Was emailing with a friend who's been helping out with the US effort "down south." He was upset about Ahmed Wali's death ("delivered for his people, a bastard but OUR bastard, have to work with the afghanistan there is, not the one we'd like etc...") Bill, a mutual friend on the email stream who doesn't know much about any of this posited "maybe it's good a warlord gets killed since it will make more space to create institutions."
I was first to respond, telling Bill that it doesn't appear the Afghans want to build institutions. The friend in the Kandahar area, at the tip of the coin spear as it were, responded to my comment: "true dat."
Another buddy of mine who has lived on his own in Kandahar for much of the past 3 years (speaks pashto and farsi) thinks we've created conditions for a doozy of a civil war when we inevitably depart.

ThomasOfNY

The US ambassador to Afghanistan is spinning it as a sign of weakness in the Taliban. I am not sure how many will buy that "interpretation" thought. I guess it has more to do with the Taliban laying the groundwork for when NATO withdraws from Afghanistan than anything else.

mbrenner


Pat

Are we there yet? pl

PS How are things in Marja?

Glad to see that you're in a jocular mood - despite the trials and tribulations.

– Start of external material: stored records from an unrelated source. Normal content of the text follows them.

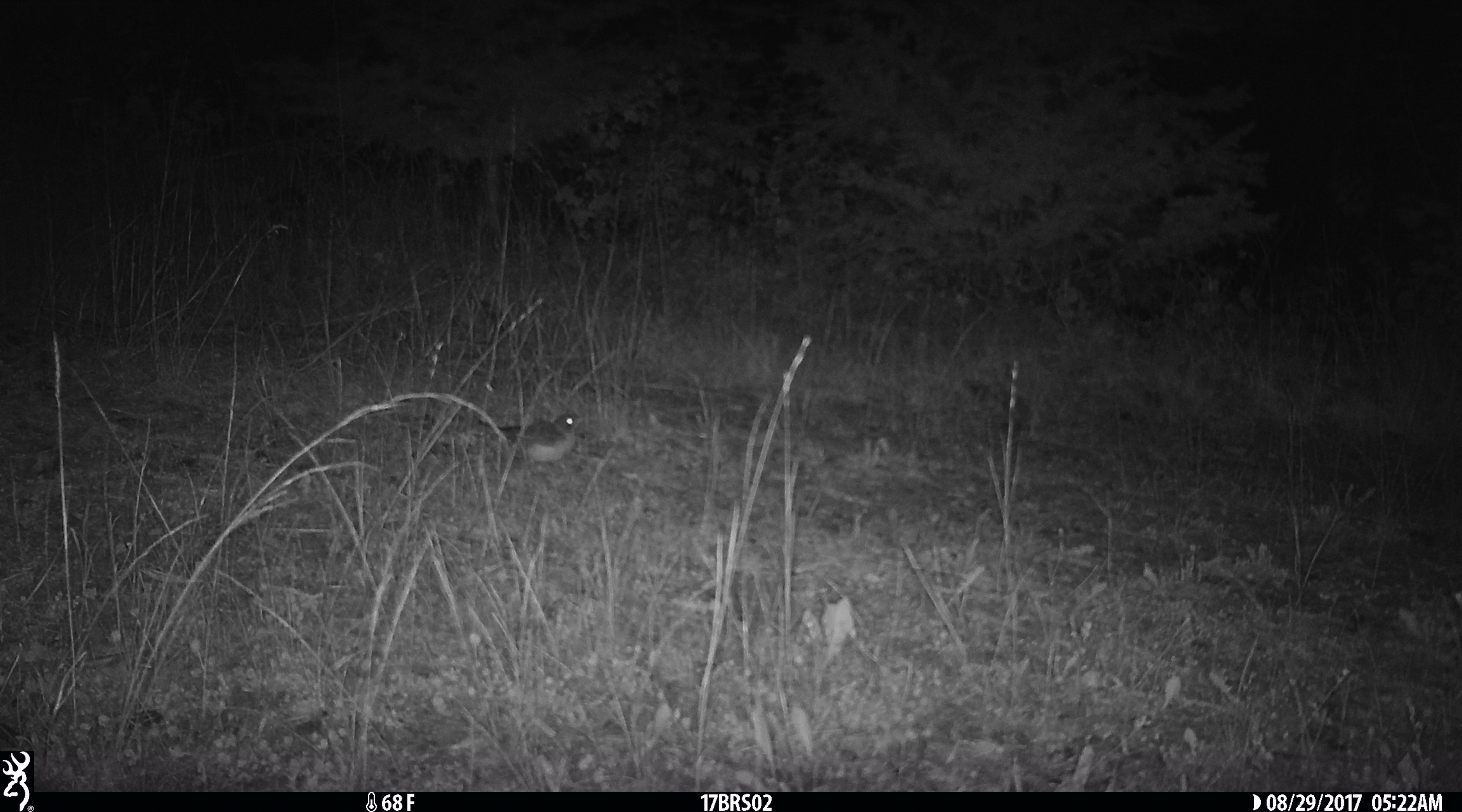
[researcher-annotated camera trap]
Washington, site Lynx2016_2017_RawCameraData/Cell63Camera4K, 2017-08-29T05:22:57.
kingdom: Animalia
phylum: Chordata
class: Aves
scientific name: Aves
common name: birds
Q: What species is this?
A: Aves (birds).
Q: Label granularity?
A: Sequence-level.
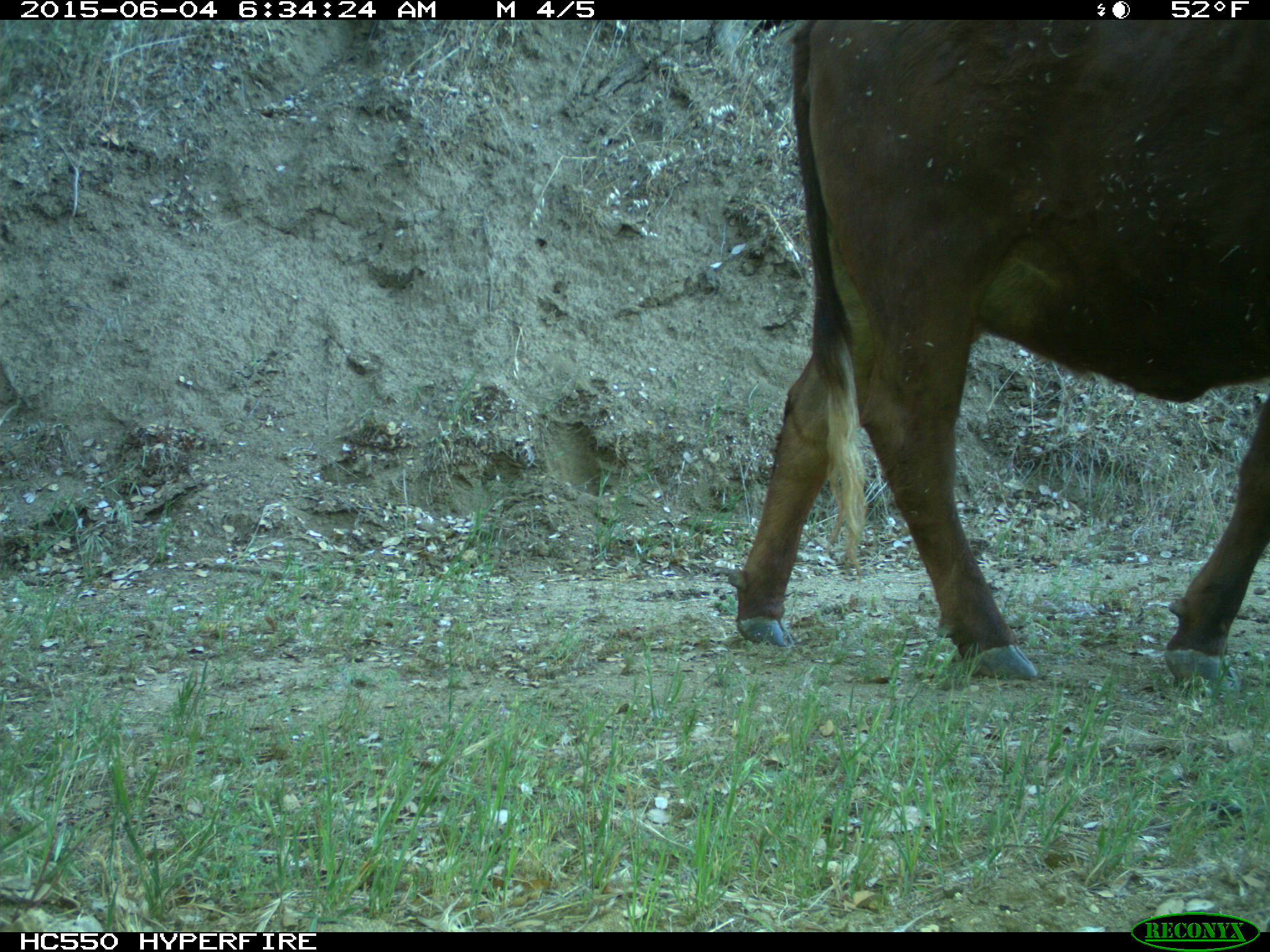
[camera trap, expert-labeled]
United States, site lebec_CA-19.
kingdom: Animalia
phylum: Chordata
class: Mammalia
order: Artiodactyla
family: Bovidae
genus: Bos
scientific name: Bos taurus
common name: domestic cow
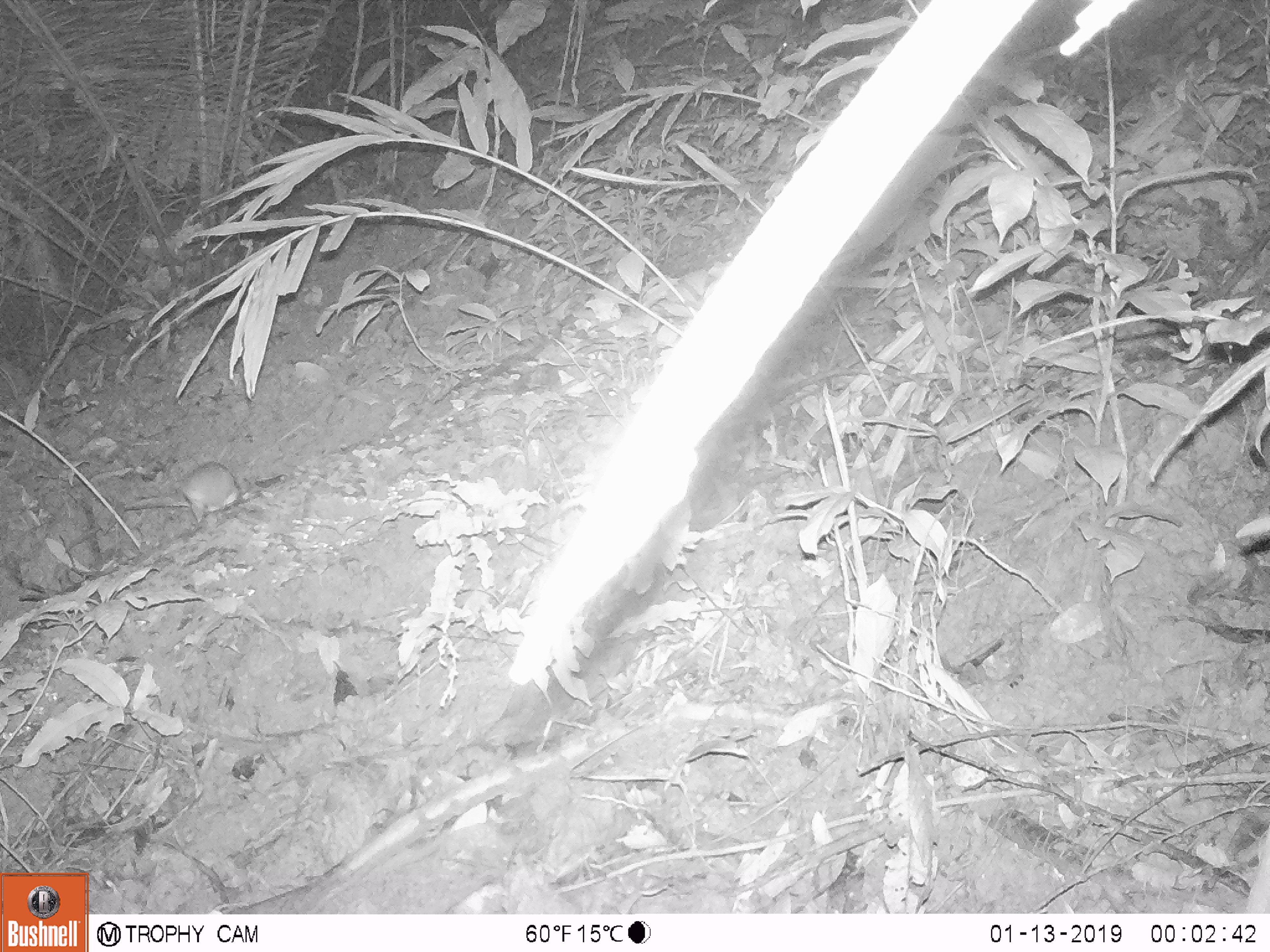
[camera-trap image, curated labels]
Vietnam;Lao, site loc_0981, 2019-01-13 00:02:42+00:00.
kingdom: Animalia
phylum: Chordata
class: Mammalia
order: Rodentia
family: Muridae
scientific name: Muridae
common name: old-world mice and rats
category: unidentified murid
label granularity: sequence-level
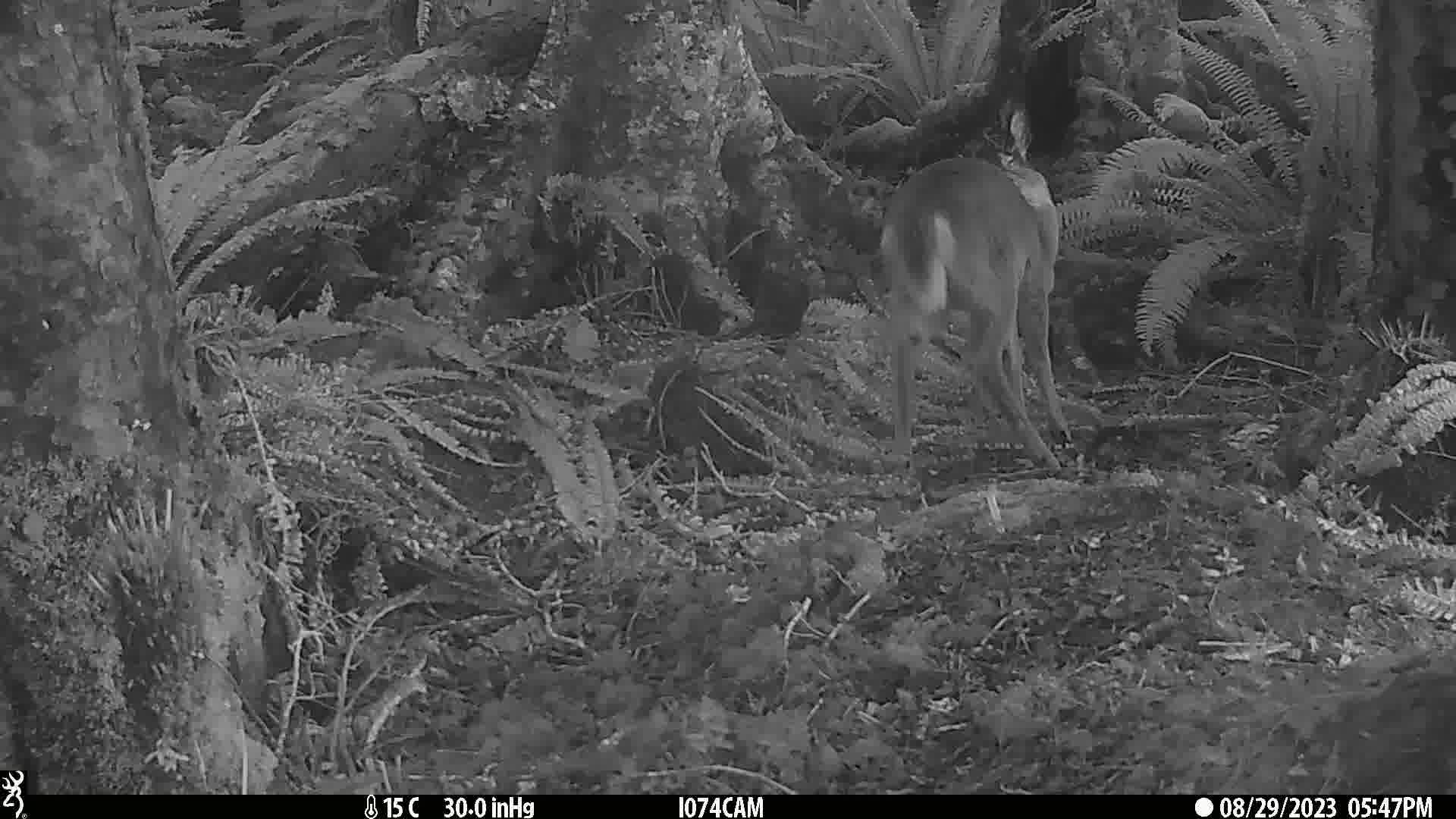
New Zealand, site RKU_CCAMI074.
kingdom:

There yet? We'll know when we arrive - to quote one of our Bismarck/Talleyrand statesmen

Basilisk

History can repeat, let us hope it does not...

"The article, by Gennadi Bocharov, who has written extensively from Afghanistan since 1979, told of Soviet troops firing on a carload of civilians after they refused to stop at a border checkpoint and ignored a warning shot.

The troops then opened fire on the vehicle, killing a young woman and wounding three others. An old woman and two children were not hurt.

When the soldiers radioed to their commander to ask for further intructions, he replied according to the account, "I don't need captives."

The commander, who was identified only as Rudykh, told them to eliminate the evidence.

"So they did," Bocharov reported. "The passenger car was smashed by an armored vehicle and buried in the earth."

Perhaps the Soviets thought they would never leave, and when they did, they shot their way out leaving behind a generation's worth of butterfly mines and destroyed children.

They were only the most recent to experience Afghanistan's reputation as the graveyard of empires. Let us hope we will somehow do better.